Our little Frankensteins had already grown so much after two weeks that I moved them out of their little tub into a bigger container about twice the size of the original "brooder." They've got plenty of room to roam around and create havoc (for now). At two weeks their wings are nearly feathered. They have tiny tails sprouting and I'm already pretty sure we have at least one Orpington rooster in the bunch. The good news is that I'm fairly certain the other Orpington is a hen in comparison. They're tiny, cheeping balls of feather and fluff, but they'll be fully feathered pullets or roosters before long.

Meet the group. We have Peach and Luke (my son's a Star Wars fan) which are the Buff Orpingtons in the front. Then we have Wild Style and Eaglebones Falconhawk (Eaglebones for short), the two Ameraucanas.

Every time we "grow chicks" as I like to call it, I watch them incessantly to see which ones look like they're turning into roosters. We're pretty good at brooding chicks. Out of our three times with chicks, we've only ever had one die on us, and that one never fully made it out of the shell of its egg. However, we're also notorious raisers of roosters. Our first hatch resulted in ALL roosters. Our second hatch generated a pretty pair: one hen and one rooster. See why I'm on Rooster Watch 2014? Out of the four babies we have this time, one is already shaping up to be a rooster. One of the Orpingtons isn't feathering as fast as the other, a good sign he's a he. The one I'm fairly certain is a girl already has mostly-feathered wings and a little tail. The suspected roo only has half-feathered wings and no tail what so ever. If I'm correct, his comb will quickly start to turn pink and grow about twice as fast as the pullet's. It's not looking good. The Ameraucanas are a bit more tricky. They are harder to sex. They're feathering at the same pace and their combs are the same size so far. One is slightly bigger than the other, but that's not a sure fire sign by any means. After trolling the internet, I've found that most people can't tell their sex until much later than many other breeds. They're tricky like that. Whichever they are, my intuition is that they're the same. Cross your fingers for two hens. I want my blue eggs!
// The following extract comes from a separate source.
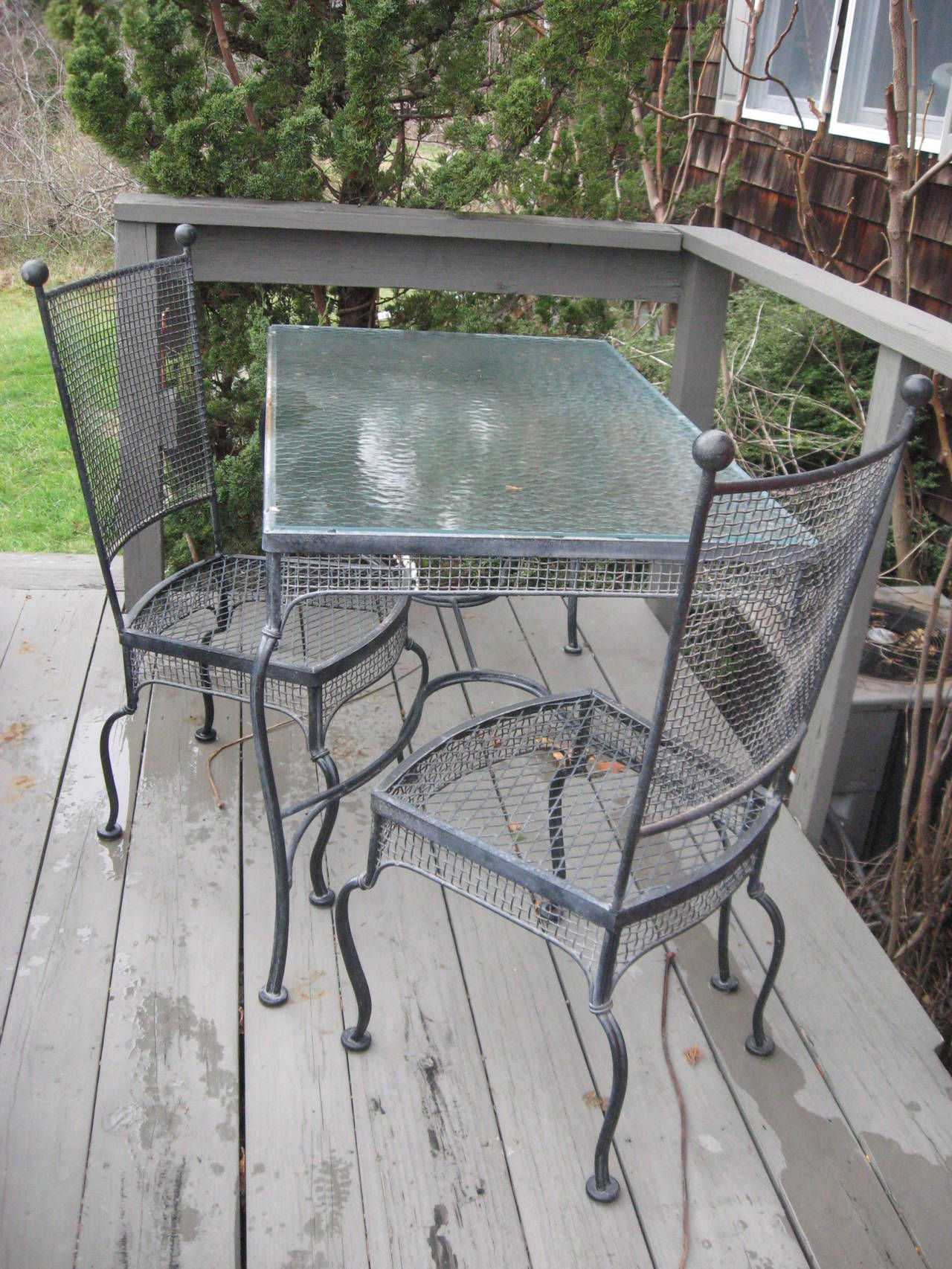 Mid century set of four rare high back Russell Woodard iron chairs. Table en suite available. . Pair of lounge chairs.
They seemed to get a thrill out of their outside time. They scratched around and checked things out, but they didn't go far. They mostly stayed together in one little area. 

I sat on the ground so I could watch them and take pictures and they didn't stray too far from me. Well, except Peach who thinks he's big stuff. He was ready to take charge with the big flock. They weren't impressed.

So far all is well. In another three weeks they'll be nearly feathered out and will look more like miniature chickens than the Frankensteins that they are now with their half fluff, half feathered selves. Now they still need to be kept warm with a heat lamp, so they'll stay in the kitchen for a while longer. They still have too much fluff to be able to regulate their own warmth. Once they feather out more, depending on the weather, we'll move them out into their own section of the run during the day. They'll probably spend a week or so with their days outside and their night back inside in the bin so they can slowly get acclimated to their new home and so the big girls can get used to having them around a little bit. Our babies sure are growing up!   

Saturday, March 29, 2014

New Peeps

It has been a long winter, longer than any others I can remember. We've had more snow that North Carolina should be allowed and the kids have been out of school more than their (or their parents') sanity can handle. I'm ready for spring. So what does a chicken keeper do when she's ready for spring? Get a bin of chicks to keep her busy until it actually gets here, of course.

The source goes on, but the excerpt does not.